CHIARELLI, Tadeu. Artista e orientadora.  In: MORAES, Angélica de (org.). Regina Silveira: cartografias da sombra. São Paulo: Edusp, 1996. p.215-216.


"Na obra de Regina Silveira, a sombra segue os pressupostos platônicos e indica a possibilidade de se transpor o real para o representado. O impasse é acentuado pela exploração do que Leonardo da Vinci denominou aberrações marginais da perspectiva, isto é, o universo de distorções nascidas na esteira de procedimentos geométricos aparentemente exatos. (...)
A vigorosa subjetividade da raiz expressionista, exercida de maneira explícita pela pintora e gravadora no início de carreira, é algo que imediatamente vem à mente de quem observa seu processo de criação. No momento em que a idéia é apenas o traço do lápis no papel, ela dá a rédea solta a intuição. As sombras não são obtidas a partir de cálculos. Estes só são convocados depois de a resolução de forma responder ao conteúdo pretendido e apenas para transferir essa cartografia arbitrária ao plano (desenhos, gravuras, tapeçarias e recortes) ou ao espaço (objetos e instalações). A artista destrói e reconstrói o olhar possível sobre algo antes de lançar mão da régua e dos pontos de fuga que irão objetivar para o espectador a imagem demonstrada e seu conjunto de visões corolárias. (...)
Regina Silveira escolheu essa ferramenta porque ela atende a necessidades de articulação simbólica, permitindo manipular um dos alicerces sobre o qual ainda repousa a noção de realidade representada. A perspectiva é um fulcro do ilusório. Ao explorar temas contemporâneos com deformações nascidas nas margens fantásticas do rigor perspectivista, a artista promove a união dos pressupostos formais maneiristas com a sofisticada armação das idéias enunciadas pela arte conceitual".

Angélica de Moraes

MORAES, Angélica de (org.). Regina Silveira: cartografias da sombra. São Paulo: Edusp, 1996.

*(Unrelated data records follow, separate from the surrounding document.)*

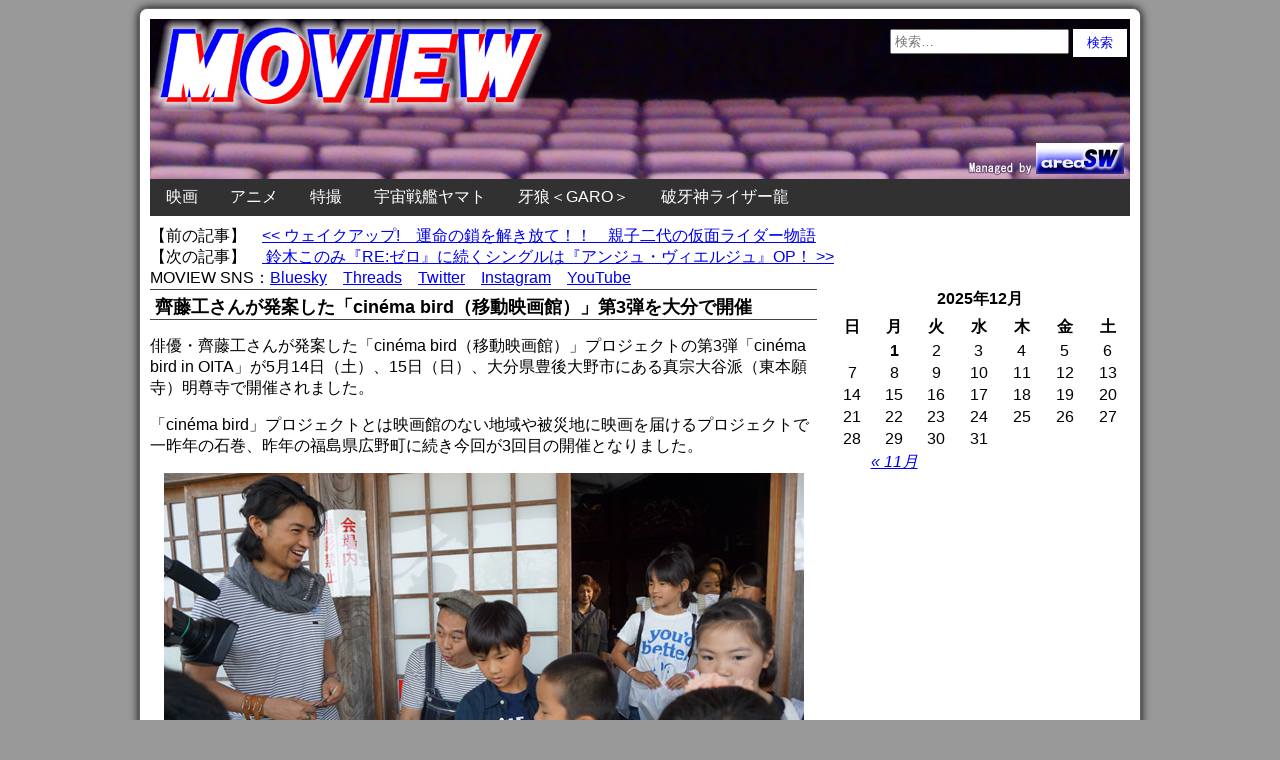

--- FILE ---
content_type: text/html; charset=UTF-8
request_url: https://www.moview.jp/wp-admin/admin-ajax.php
body_size: -112
content:
WPP: OK. Execution time: 0.001406 seconds

--- FILE ---
content_type: text/html; charset=utf-8
request_url: https://www.google.com/recaptcha/api2/aframe
body_size: 268
content:
<!DOCTYPE HTML><html><head><meta http-equiv="content-type" content="text/html; charset=UTF-8"></head><body><script nonce="LLVFJ9W7TELqQ64PmJb4eA">/** Anti-fraud and anti-abuse applications only. See google.com/recaptcha */ try{var clients={'sodar':'https://pagead2.googlesyndication.com/pagead/sodar?'};window.addEventListener("message",function(a){try{if(a.source===window.parent){var b=JSON.parse(a.data);var c=clients[b['id']];if(c){var d=document.createElement('img');d.src=c+b['params']+'&rc='+(localStorage.getItem("rc::a")?sessionStorage.getItem("rc::b"):"");window.document.body.appendChild(d);sessionStorage.setItem("rc::e",parseInt(sessionStorage.getItem("rc::e")||0)+1);localStorage.setItem("rc::h",'1764588902052');}}}catch(b){}});window.parent.postMessage("_grecaptcha_ready", "*");}catch(b){}</script></body></html>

"Os Simulacros (1982-1984), que sucederam Anamorfas, completam os pontos-chave de referência de sua linguagem. Trata-se de uma constelação de obras fotográficas, instalações e objetos sempre monocromáticos (preto sobre branco), reverberantes entre si, que ela considera como ´uma reflexão sobre a representação das sombras projetadas, concretizada como visualidade paródica dos códigos projetivos da perspectiva linear, da teoria das sombras, da fotografia e do desenho topográfico´. No estabelecimento de estruturas visuais baseadas na infração das leis da representação artificial criadas como buscas da exatidão dos códigos projetivos da perspectiva clássica, interessava-a, sobretudo, como atualmente, o uso de pontos de vista e os ângulos da visão.
Não obstante a homogeneidade de instauração de todo o seu trabalho voltado para as ambigüidades da perspectiva (e em que pouco importam os ´motivos´ ou objetos que lhe servem de modelo), ressaltaríamos entre os Simulacros a instalação In Absentia (MD),construída num espaço de 10 x 20 m na Bienal Internacional de São Paulo, em 1983, constituída das silhuetas monumentais de Bottlerack e Bicycle Wheel, estiradas em oposição oblíqua sobre o piso e a elevação de painéis que fechavam o ambiente. Eram sombras fictícias que ilusoriamente partiam de duas bases de escultura absolutamente vazias e se distorciam, desafiando a percepção conforme os pontos de distância do olhar".

Walter Zanini

ZANINI, Walter. Regina Silveira. In: SILVEIRA, Regina. Regina Silveira: in absentia (stretched). [Texto traduzido e revisto por Walter Zanini em 1997].